El mercado enfría su apuesta por el oro con la previsión de que la crisis energética será temporal

Ataque a Irán

El metal subió solo una décima en abril, lastrado por la relajación de las primas de volatilidad, el repunte de las bolsas y una política monetaria poco favorable

Publicado: 07 may 2026 - 17:41 Actualizado: 07 may 2026 - 17:46
Reservas de oro
Reservas de oro | Nils Thies

El oro ha cerrado el mes de abril prácticamente sin cambios, con una subida de una décima con respecto a marzo, atrapado entre la relajación de las primas de volatilidad, el leve repunte de las bolsas y una política monetaria poco favorable, a pesar de que el cierre del estrecho de Ormuz mantiene vivo el riesgo de una disrupción energética persistente.

Para el World Gold Council, esta situación obedece al carácter temporal que los inversores atribuyen al conflicto en Oriente Próximo, que ha hecho perder al metal parte del impulso táctico que suele acompañar a los episodios de tensión internacional; pero también a la recuperación del apetito por el riesgo, que ha limitado el atractivo del oro como activo refugio.

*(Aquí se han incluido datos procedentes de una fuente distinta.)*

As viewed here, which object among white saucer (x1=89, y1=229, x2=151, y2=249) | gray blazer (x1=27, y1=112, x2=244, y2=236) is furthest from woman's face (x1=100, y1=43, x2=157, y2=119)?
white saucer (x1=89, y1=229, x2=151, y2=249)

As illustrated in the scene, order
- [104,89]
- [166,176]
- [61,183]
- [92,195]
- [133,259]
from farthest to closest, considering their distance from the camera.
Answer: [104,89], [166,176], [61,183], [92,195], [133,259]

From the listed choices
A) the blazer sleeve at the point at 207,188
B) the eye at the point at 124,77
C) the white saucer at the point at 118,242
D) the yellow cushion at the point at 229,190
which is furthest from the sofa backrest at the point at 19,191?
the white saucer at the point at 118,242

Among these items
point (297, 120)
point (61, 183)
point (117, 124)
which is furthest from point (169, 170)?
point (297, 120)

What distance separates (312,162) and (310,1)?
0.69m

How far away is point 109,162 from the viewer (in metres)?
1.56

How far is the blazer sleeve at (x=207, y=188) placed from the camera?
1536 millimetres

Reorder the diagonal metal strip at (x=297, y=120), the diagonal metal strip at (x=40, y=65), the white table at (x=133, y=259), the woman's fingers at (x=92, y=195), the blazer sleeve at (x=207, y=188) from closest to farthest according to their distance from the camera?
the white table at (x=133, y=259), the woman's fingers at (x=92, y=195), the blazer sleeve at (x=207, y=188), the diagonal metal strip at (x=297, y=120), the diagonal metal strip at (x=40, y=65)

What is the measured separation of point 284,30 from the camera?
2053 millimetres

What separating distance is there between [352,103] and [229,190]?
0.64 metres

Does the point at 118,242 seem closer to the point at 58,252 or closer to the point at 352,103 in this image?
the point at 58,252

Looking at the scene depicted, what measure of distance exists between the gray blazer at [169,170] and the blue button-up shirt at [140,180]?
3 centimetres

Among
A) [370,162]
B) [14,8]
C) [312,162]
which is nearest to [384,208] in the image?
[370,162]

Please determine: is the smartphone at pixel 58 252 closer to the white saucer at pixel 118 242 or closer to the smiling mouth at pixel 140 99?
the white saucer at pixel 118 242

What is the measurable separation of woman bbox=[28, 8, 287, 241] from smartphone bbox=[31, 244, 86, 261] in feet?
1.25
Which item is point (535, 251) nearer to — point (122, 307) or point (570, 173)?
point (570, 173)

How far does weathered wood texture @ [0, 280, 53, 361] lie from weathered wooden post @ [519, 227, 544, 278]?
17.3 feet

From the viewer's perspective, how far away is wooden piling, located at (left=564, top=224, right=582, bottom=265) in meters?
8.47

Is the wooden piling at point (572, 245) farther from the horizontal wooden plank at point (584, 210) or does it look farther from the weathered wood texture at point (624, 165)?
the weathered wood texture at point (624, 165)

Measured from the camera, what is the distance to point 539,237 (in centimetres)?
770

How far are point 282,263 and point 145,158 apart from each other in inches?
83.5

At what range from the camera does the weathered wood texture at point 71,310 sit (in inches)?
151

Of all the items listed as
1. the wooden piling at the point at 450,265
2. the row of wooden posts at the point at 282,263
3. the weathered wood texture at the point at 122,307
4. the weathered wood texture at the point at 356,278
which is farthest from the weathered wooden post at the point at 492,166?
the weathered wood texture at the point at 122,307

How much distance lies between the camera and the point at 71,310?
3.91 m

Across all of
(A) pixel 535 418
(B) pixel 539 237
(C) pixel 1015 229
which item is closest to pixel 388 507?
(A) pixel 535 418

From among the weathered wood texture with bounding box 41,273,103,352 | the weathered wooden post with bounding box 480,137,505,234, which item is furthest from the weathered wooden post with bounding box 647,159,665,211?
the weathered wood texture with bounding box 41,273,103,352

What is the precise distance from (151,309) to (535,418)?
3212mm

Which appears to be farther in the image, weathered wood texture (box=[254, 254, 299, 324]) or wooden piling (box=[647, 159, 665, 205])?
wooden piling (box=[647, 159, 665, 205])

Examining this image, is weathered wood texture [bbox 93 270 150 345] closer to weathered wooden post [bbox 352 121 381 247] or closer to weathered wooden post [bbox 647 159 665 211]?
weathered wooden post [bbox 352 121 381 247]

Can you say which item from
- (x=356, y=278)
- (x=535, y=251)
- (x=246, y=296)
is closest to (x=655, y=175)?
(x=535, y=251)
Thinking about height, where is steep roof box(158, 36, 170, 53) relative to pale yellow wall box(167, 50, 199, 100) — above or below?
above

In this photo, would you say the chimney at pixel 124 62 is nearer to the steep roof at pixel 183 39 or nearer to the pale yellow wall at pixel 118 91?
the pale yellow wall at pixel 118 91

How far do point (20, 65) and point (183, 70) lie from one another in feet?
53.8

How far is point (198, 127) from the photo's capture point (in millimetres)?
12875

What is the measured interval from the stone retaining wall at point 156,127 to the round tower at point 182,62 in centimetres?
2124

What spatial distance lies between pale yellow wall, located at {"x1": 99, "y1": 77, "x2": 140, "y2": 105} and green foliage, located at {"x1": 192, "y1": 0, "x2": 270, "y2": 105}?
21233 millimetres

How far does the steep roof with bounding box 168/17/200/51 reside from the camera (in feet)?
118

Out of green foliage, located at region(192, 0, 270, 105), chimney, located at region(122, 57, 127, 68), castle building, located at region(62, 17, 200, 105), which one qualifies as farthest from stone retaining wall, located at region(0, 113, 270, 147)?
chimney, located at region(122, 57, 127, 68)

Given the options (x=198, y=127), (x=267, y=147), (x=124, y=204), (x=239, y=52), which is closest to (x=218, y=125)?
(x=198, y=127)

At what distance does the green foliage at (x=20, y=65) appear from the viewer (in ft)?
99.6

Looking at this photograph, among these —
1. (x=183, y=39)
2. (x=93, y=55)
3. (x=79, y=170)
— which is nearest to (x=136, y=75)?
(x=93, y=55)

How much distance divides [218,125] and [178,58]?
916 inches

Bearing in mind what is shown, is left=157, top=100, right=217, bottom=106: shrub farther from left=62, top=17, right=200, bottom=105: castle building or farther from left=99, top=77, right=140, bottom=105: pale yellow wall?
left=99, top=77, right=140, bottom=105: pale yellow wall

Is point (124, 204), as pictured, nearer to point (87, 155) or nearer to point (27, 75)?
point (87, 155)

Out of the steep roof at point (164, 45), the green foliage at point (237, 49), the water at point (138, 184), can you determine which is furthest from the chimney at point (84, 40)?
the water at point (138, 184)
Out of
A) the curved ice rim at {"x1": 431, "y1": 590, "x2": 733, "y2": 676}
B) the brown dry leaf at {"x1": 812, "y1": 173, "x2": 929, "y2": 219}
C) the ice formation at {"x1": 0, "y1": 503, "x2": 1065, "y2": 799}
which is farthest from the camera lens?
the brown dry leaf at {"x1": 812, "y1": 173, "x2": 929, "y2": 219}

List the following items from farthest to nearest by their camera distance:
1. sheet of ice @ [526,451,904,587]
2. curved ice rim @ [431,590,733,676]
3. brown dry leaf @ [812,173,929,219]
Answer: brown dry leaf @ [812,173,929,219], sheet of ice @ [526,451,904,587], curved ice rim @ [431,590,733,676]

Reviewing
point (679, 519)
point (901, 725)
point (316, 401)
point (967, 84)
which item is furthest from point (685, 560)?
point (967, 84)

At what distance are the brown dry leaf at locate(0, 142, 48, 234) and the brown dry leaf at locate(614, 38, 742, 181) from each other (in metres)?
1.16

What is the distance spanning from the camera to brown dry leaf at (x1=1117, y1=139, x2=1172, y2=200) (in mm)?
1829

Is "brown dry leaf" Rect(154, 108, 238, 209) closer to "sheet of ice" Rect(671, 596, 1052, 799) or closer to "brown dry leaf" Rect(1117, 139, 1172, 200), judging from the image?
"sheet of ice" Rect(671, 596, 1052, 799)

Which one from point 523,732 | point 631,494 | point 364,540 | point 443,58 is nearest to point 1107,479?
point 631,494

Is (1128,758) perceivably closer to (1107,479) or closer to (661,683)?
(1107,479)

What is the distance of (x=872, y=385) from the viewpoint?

Estos lastres, no obstante, se han visto compensados por la moderada debilidad del dólar y por las entradas en ETF de oro, que capitalizaron de forma llamativa los inversores europeos debido, probablemente, a la mayor exposición del viejo continente al encarecimiento de la energía.

Así pues, la industria del oro no percibe el escenario a corto plazo como especialmente favorable para el valor del lingote, situado actualmente en 4.611 dólares, salvo que la crisis en Irán adquiera un carácter más duradero de lo que hoy percibe el mercado. Según su interpretación, en ese escenario la tesis defensiva del metal volvería a ganar peso, como un instrumento de protección frente al shock.

La conclusión, por tanto, es que en abril pesó más la preferencia de los inversores por activos de mayor riesgo que el temor a una crisis energética prolongada. Sin embargo, la lectura del mercado podría cambiar si el cierre del estrecho de Ormuz se traduce en un impacto más duradero sobre el precio del petróleo, sobre la inflación y sobre el crecimiento económico.